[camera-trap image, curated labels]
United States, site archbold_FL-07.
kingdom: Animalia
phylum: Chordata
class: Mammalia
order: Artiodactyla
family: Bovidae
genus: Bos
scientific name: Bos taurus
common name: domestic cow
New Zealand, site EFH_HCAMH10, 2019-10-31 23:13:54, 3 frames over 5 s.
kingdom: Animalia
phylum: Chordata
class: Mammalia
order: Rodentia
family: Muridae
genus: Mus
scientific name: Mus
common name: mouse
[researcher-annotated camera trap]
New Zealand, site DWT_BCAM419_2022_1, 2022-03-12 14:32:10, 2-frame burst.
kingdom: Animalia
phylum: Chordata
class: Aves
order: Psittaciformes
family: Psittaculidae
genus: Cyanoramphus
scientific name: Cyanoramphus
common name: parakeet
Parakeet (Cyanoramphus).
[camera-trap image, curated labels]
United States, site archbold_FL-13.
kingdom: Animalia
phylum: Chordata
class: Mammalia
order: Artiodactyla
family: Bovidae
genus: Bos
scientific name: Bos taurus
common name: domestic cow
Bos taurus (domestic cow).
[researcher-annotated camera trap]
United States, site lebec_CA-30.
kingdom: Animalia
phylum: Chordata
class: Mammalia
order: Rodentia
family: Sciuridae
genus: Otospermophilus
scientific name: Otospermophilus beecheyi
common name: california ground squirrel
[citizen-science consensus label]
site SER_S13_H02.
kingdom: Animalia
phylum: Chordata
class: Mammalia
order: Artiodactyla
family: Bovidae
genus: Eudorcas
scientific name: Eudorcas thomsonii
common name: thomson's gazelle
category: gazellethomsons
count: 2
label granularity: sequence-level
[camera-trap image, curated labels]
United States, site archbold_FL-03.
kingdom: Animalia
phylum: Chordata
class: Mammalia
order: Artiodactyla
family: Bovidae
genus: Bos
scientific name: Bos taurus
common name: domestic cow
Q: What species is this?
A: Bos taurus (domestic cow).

---

> **Directions**
Pull out every line of the records above that contains the word "Zealand".

> **Reply**
New Zealand, site EFH_HCAMH10, 2019-10-31 23:13:54, 3 frames over 5 s.
New Zealand, site DWT_BCAM419_2022_1, 2022-03-12 14:32:10, 2-frame burst.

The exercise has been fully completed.